Julia é uma das meninas skatistas que integram o coletivo “Pantaneiras Skate Girls”, formado por mulheres de todas as idades que dividem a paixão em comum pelo skate. O grupo, que começou há três anos com a finalidade de unir as garotas que curtiam o skate e procuravam companhia para dividir as pistas, hoje é sinônimo de acolhimento. “Nosso objetivo é esse, dar suporte. Além de quebrar um pouco desse preconceito que existe e mostrar que o skate é para todos. Essa é nossa missão. É bom vê-la de volta. O skate salva!”, exclamou Ana Gorgen, 26, uma das fundadoras do grupo.
Escrever cura - “Faz o tratamento médico e procure algo que goste de fazer. Espera que melhora”, aconselha Julia, quando questionada sobre como outras garotas poderiam agir ao se deparar com a mesma situação. Porém, além das terapias e apoio fundamentais ao restabelecimento, a menina que voa sobre rodinhas, mais uma vez, nos surpreende e invertendo a entrevista com uma pergunta: “Sabe onde é a inscrição para participar do Slam?”. (uma modalidade de poesia falada geralmente praticada por poetas urbanos).

(Dados para interpretação de gráficos)
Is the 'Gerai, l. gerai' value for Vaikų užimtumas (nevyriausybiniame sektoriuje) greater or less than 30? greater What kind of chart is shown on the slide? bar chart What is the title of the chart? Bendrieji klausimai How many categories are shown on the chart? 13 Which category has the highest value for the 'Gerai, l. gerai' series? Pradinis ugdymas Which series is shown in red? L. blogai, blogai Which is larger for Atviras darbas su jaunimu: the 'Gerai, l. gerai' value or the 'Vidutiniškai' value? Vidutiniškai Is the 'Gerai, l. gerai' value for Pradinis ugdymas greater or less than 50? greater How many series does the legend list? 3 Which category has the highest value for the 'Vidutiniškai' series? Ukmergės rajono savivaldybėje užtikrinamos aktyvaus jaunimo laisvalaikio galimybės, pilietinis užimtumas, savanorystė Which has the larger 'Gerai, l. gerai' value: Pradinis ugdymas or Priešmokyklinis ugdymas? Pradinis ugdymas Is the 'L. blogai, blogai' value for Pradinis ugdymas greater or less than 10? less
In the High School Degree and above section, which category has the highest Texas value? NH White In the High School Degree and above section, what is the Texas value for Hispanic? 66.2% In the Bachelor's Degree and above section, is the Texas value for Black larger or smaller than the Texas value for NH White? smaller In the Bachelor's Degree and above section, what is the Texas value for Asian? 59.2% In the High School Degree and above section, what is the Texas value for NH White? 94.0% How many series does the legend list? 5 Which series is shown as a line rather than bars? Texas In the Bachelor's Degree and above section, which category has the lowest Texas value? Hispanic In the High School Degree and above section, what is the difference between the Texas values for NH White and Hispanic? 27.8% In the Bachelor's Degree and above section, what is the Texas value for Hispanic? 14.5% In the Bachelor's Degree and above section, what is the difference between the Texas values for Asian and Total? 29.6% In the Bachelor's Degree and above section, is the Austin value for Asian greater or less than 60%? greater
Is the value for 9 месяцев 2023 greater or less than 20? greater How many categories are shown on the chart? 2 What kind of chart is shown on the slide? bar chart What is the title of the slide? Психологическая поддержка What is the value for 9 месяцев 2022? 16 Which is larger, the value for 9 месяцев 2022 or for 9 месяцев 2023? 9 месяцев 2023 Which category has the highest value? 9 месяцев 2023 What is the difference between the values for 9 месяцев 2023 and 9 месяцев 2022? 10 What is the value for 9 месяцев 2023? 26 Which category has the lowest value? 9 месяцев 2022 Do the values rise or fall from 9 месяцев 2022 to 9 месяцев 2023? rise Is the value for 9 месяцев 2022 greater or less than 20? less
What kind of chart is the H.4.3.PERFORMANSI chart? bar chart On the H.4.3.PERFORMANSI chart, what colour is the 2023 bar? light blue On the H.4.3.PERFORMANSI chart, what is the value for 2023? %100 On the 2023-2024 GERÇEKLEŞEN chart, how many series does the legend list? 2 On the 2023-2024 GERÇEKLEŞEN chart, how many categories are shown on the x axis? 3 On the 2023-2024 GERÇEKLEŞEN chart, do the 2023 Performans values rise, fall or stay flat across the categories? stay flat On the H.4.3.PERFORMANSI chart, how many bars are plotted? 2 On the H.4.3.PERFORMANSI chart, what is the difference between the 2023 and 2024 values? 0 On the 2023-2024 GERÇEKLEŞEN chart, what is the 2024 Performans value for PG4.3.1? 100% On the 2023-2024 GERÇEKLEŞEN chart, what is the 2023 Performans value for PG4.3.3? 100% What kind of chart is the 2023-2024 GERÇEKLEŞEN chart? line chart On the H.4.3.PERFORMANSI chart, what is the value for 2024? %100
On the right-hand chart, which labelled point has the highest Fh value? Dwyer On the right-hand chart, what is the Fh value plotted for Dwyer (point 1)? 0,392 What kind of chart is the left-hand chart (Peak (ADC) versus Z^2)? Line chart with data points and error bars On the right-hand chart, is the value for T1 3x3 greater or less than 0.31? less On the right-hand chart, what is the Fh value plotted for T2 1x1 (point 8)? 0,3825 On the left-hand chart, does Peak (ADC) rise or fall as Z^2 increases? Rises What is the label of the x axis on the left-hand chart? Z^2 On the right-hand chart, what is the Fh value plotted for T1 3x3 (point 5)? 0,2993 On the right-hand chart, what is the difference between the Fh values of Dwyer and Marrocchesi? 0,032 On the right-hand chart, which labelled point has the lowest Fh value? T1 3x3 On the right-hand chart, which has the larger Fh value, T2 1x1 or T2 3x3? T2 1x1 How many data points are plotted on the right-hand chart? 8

### Exercícios
a - Responda às perguntas sobre o texto das Pantaneiras Skate Girls:
(i) Há quanto tempo o grupo começou?
(ii) Que idade tem Ana Gorgen?
(iii) Que pergunta Julia faz ao inverter a entrevista?
b - Por favor, dê sequência ao texto sobre Julia e as Pantaneiras Skate Girls a partir da última frase.

### Respostas por item
a -
(i) Há três anos.
(ii) 26 anos.
(iii) "Sabe onde é a inscrição para participar do Slam?"

b -
Infelizmente não havia nenhuma competição do estilo Slam no evento, mas a skatista mirim não titubeou em nos mostrar. Em primeira mão, o Campo Grande News, apresenta este depoimento visceral e de tirar o fôlego, da mais nova poeta sul-mato-grossense.
Confira o texto inédito de Julia Mazini
eu to vendo
to vendo você gritando com o espelho
chorando até ficar de joelhos
to vendo você aumentar seu objetivo cada vez mais
e se frustrar porque nada que você faz é eficaz
to vendo você ficando dias sem comer
to vendo entre "o que não mata engorda" você preferir morrer
to vendo você brigando com a balança
e vendo você e seu peso virar sua única aliança
vejo você lutando para se alimentar
mas que há algo que você quer mais do que viva continuar
to vendo você enfiando o dedo na goela
e continuar se comparando cada dia com uma nova "ela"
to vendo você só querendo fugir de seu corpo
to vendo você se tornando um ser humano morto
vejo que você até tenta "se amar"
mas que acima do amor próprio está o desejo de se igualar
você não consegue ver o que todos estão te dizendo
mas sua mente sempre ganha de qualquer argumento
vale a pena fazer tudo isso só pra se encaixar?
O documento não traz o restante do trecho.